[Auszug]
Merle spielt seit 2008 Basketball, erst in der Nachwuchsbundesliga, zuletzt in der 2. Regionalliga Nord. „Und Basketball ist auch meine Fahrkarte in die USA“, sagt die 16-Jährige, die nach dem Abitur noch im Sommer mit einem Sportstipendium an ein College geht. „Erst einmal für ein Jahr“, sagt sie. Basketball zu spielen und dabei Fächer wie Psychologie zu studieren, sei ein guter Weg, um herauszufinden, was sie später tatsächlich einmal machen wolle.
[/Auszug]
[Datenauszüge]
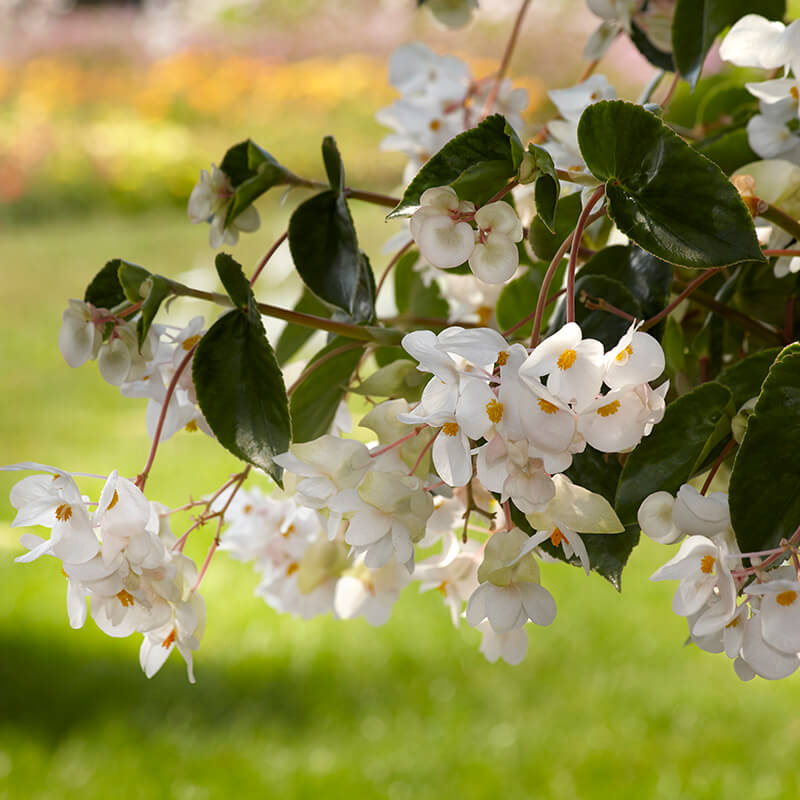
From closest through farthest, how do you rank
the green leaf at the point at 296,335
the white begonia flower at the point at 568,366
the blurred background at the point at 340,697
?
the white begonia flower at the point at 568,366 < the green leaf at the point at 296,335 < the blurred background at the point at 340,697

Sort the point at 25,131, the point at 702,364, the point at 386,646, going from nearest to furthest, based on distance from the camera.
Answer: the point at 702,364 < the point at 386,646 < the point at 25,131

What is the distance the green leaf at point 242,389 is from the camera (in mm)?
318

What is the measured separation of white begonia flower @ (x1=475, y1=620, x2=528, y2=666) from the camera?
0.39 meters

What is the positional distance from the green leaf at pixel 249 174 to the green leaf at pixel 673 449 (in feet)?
0.56

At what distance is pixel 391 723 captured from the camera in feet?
4.80

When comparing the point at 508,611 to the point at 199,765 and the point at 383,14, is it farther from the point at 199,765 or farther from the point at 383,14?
the point at 383,14

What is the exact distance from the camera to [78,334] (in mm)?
329

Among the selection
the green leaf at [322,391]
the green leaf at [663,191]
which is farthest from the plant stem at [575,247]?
the green leaf at [322,391]

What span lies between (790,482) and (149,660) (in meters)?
0.22

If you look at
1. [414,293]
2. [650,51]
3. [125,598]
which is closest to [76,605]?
[125,598]

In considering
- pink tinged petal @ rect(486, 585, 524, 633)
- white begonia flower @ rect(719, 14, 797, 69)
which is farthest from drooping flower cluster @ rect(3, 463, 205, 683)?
white begonia flower @ rect(719, 14, 797, 69)

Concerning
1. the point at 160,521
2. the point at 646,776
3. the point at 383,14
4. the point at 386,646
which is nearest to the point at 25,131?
the point at 383,14

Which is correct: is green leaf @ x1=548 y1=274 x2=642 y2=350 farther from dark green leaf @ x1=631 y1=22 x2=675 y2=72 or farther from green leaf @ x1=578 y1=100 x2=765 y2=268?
dark green leaf @ x1=631 y1=22 x2=675 y2=72

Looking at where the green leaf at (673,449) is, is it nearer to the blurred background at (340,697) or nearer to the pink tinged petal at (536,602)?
the pink tinged petal at (536,602)
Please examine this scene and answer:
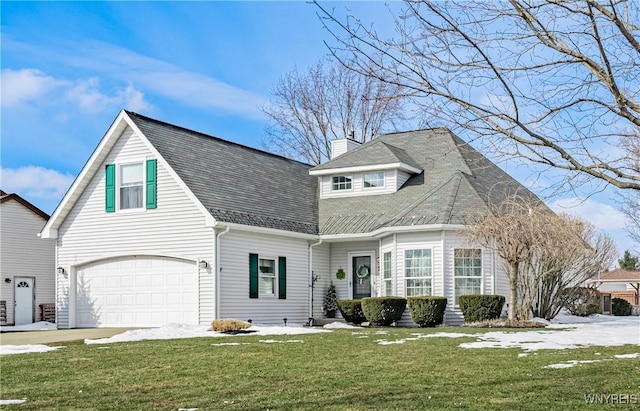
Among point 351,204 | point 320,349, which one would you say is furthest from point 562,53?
point 351,204

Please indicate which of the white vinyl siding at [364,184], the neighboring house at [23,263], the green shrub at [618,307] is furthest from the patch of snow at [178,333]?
the green shrub at [618,307]

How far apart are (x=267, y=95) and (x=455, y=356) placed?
33.4 m

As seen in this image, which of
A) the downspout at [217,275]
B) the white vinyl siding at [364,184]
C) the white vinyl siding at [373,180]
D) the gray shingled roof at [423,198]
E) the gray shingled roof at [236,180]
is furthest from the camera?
the white vinyl siding at [373,180]

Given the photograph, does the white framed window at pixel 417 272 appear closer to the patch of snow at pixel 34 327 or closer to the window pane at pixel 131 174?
Answer: the window pane at pixel 131 174

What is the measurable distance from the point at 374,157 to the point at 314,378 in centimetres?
1700

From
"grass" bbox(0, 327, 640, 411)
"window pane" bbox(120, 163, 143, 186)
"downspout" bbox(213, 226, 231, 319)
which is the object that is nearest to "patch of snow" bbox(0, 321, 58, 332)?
"window pane" bbox(120, 163, 143, 186)

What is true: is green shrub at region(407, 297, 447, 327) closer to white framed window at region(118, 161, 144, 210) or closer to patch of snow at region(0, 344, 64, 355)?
white framed window at region(118, 161, 144, 210)

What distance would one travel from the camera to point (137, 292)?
2250 cm

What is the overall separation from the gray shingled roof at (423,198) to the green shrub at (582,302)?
11.7 feet

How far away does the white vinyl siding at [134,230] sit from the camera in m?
21.3

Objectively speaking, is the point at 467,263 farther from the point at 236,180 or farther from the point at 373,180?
the point at 236,180

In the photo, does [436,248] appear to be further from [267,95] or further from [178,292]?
[267,95]

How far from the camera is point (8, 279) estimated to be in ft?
95.9

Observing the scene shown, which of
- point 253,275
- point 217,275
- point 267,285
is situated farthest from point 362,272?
point 217,275
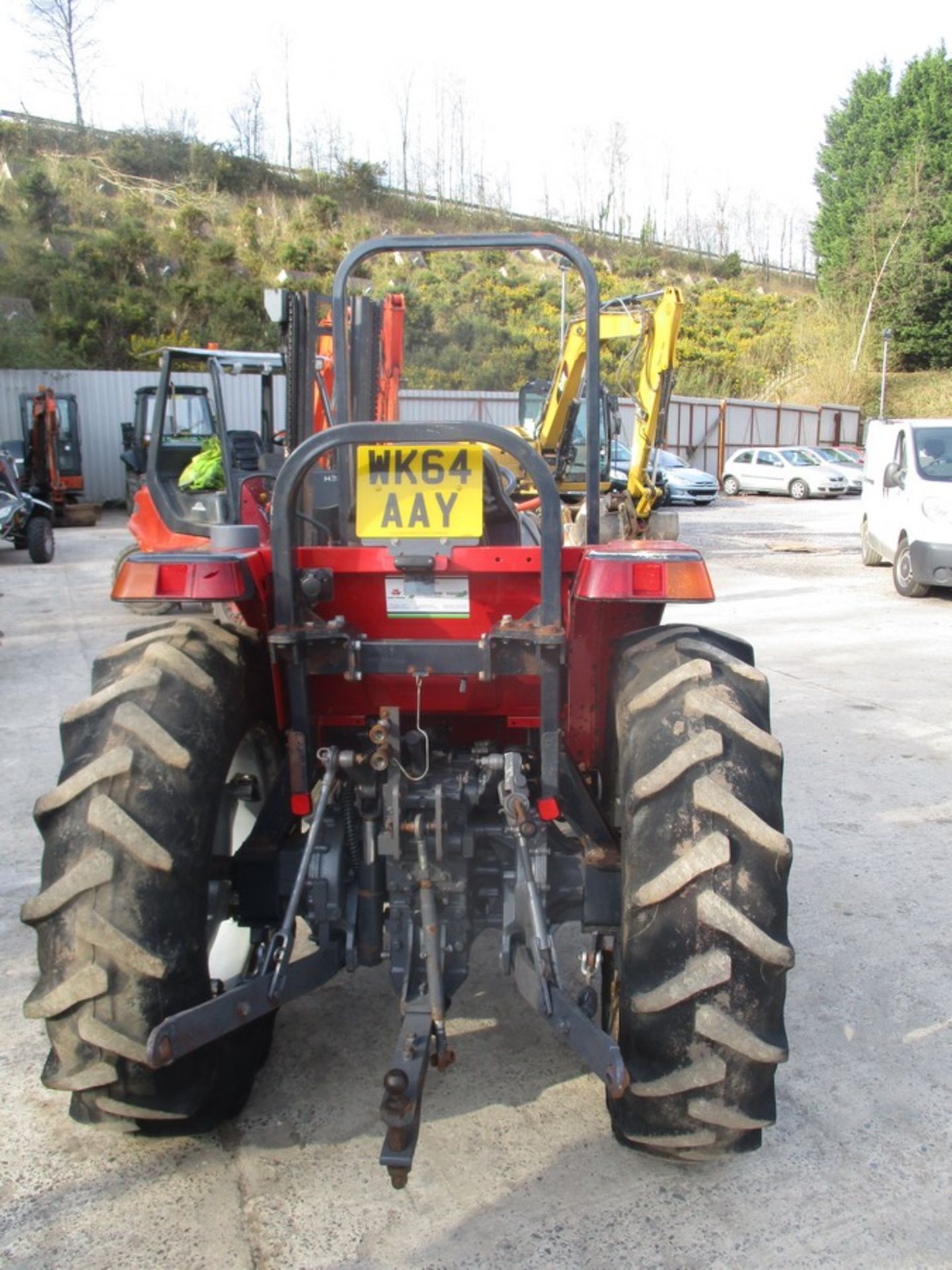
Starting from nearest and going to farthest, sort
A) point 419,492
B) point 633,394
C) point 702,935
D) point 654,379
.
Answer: point 702,935 → point 419,492 → point 654,379 → point 633,394

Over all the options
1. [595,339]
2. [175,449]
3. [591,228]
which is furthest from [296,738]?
[591,228]

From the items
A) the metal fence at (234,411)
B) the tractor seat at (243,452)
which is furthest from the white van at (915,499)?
the tractor seat at (243,452)

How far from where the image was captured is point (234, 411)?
24703 mm

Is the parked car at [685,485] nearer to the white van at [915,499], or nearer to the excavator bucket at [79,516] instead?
the white van at [915,499]

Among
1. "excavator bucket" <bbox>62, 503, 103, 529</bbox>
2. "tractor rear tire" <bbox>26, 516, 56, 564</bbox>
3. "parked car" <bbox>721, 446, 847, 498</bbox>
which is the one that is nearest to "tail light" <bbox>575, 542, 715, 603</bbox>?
"tractor rear tire" <bbox>26, 516, 56, 564</bbox>

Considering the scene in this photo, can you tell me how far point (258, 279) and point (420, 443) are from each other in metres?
33.9

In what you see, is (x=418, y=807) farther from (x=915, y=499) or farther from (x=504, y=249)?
(x=915, y=499)

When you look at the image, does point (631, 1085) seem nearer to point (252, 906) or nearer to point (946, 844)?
point (252, 906)

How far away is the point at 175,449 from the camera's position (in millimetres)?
11289

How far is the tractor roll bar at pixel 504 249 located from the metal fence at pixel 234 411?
14.8m

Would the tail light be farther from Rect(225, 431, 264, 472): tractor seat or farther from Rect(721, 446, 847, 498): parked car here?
Rect(721, 446, 847, 498): parked car

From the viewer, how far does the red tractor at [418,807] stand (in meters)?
2.49

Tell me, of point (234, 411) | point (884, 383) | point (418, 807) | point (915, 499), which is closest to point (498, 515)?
point (418, 807)

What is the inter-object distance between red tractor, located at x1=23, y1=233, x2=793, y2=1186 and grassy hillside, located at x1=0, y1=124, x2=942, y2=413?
25.1 m
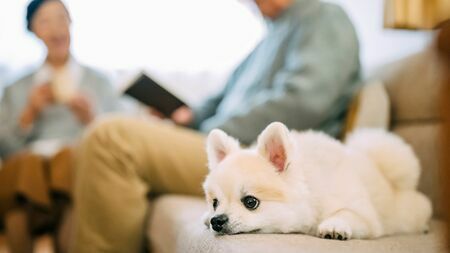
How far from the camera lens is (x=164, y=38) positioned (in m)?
2.64

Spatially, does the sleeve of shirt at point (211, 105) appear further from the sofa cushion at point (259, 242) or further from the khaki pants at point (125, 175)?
the sofa cushion at point (259, 242)

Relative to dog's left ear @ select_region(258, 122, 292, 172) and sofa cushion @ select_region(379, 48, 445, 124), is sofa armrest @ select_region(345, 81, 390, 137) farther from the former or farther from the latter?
dog's left ear @ select_region(258, 122, 292, 172)

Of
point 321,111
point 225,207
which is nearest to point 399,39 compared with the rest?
point 321,111

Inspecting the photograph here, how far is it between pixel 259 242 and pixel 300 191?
13 cm

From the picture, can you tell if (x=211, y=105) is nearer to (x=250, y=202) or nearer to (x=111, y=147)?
(x=111, y=147)

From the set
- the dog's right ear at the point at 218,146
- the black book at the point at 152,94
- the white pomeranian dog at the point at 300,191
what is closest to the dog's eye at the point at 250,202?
the white pomeranian dog at the point at 300,191

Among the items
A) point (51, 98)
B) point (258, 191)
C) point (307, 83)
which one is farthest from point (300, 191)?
point (51, 98)

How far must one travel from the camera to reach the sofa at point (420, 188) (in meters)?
0.78

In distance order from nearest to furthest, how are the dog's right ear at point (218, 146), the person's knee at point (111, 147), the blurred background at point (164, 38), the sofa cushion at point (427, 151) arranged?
the dog's right ear at point (218, 146) → the sofa cushion at point (427, 151) → the person's knee at point (111, 147) → the blurred background at point (164, 38)

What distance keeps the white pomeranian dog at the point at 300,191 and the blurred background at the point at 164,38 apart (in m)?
1.29

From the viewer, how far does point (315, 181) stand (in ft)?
2.91

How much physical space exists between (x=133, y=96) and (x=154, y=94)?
0.07 metres

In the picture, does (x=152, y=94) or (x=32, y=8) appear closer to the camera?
(x=152, y=94)

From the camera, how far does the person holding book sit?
134 cm
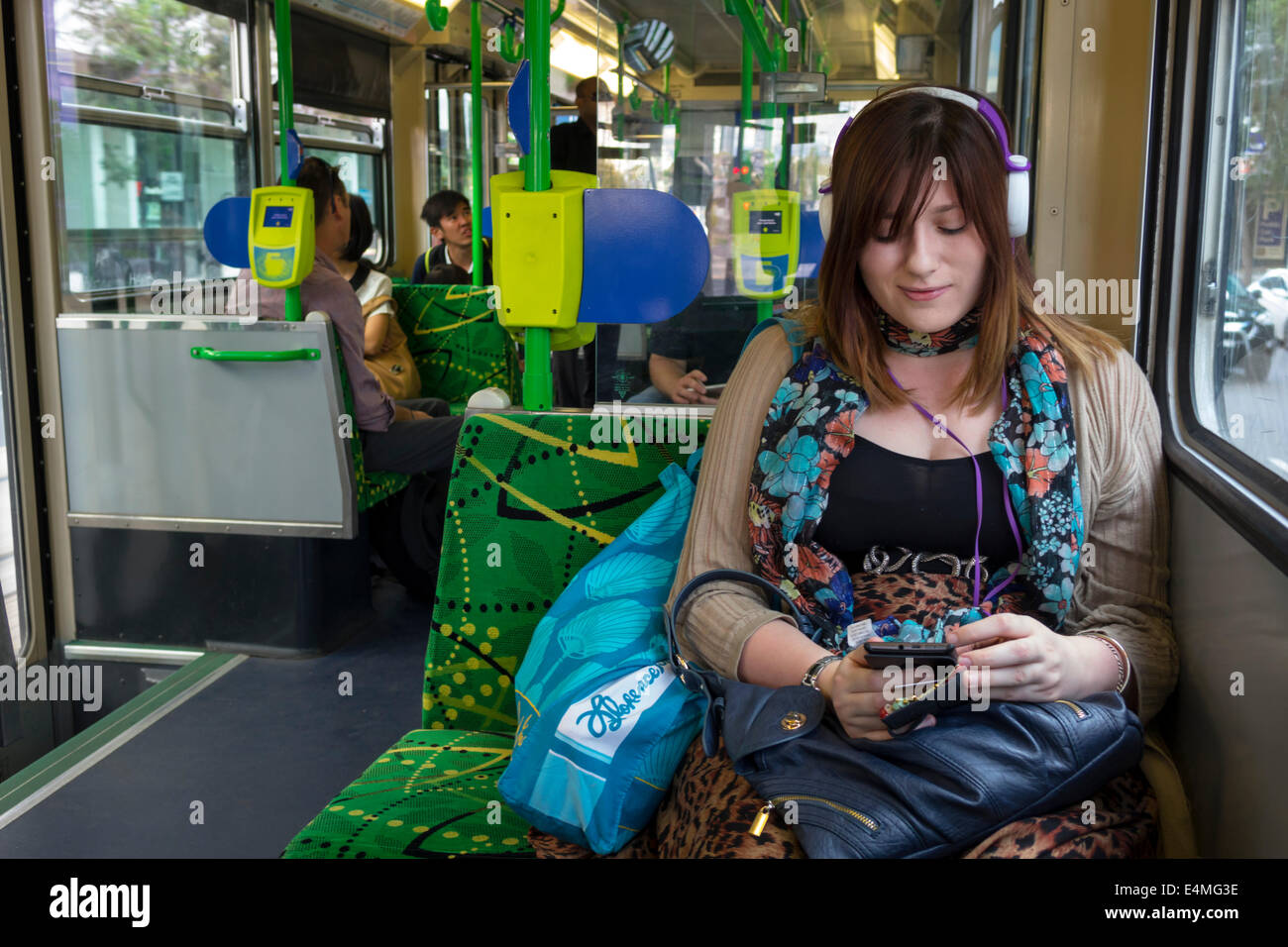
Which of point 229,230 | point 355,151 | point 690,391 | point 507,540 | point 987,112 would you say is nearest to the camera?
point 987,112

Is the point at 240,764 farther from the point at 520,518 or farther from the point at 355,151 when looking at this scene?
the point at 355,151

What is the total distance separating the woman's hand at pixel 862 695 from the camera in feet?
4.00

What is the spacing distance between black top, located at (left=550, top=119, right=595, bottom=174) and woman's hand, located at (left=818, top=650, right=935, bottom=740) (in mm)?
3444

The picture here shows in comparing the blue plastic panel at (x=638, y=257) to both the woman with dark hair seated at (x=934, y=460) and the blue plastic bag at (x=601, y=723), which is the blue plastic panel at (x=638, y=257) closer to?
the woman with dark hair seated at (x=934, y=460)

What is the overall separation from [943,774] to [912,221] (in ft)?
2.22

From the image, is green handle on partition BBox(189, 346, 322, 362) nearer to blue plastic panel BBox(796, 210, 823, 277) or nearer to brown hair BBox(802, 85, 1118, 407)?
blue plastic panel BBox(796, 210, 823, 277)

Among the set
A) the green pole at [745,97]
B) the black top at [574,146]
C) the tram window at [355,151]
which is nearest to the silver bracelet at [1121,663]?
the green pole at [745,97]

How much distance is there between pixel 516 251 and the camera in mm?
2016

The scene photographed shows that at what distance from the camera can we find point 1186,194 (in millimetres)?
1802

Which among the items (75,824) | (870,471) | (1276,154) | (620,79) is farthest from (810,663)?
(75,824)

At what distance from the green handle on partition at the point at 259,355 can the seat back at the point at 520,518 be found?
1.70m

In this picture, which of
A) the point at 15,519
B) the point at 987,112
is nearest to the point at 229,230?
the point at 15,519

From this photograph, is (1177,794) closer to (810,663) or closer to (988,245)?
(810,663)
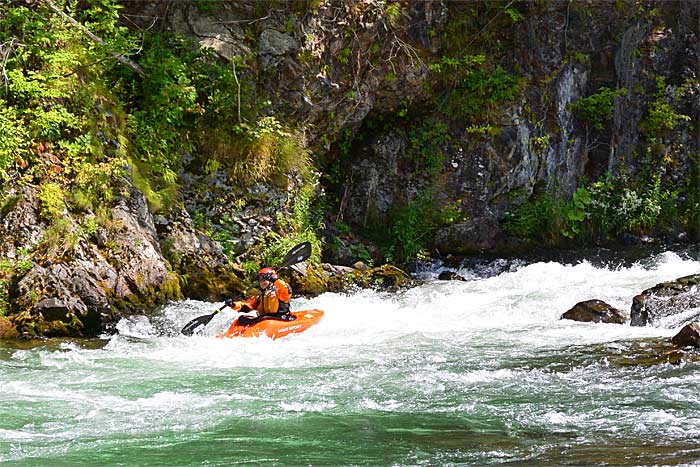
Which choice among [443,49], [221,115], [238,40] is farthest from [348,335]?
[/Datenauszüge]
Beantworte die folgenden Fragen anhand des Auszugs über Merle und den Basketball.
1. Seit welchem Jahr spielt Merle Basketball?
2. In welcher Liga spielte sie zuletzt?
3. Welches Studienfach nennt sie als Beispiel für ein Studium neben dem Basketball?

1. Seit 2008.
2. In der 2. Regionalliga Nord.
3. Psychologie.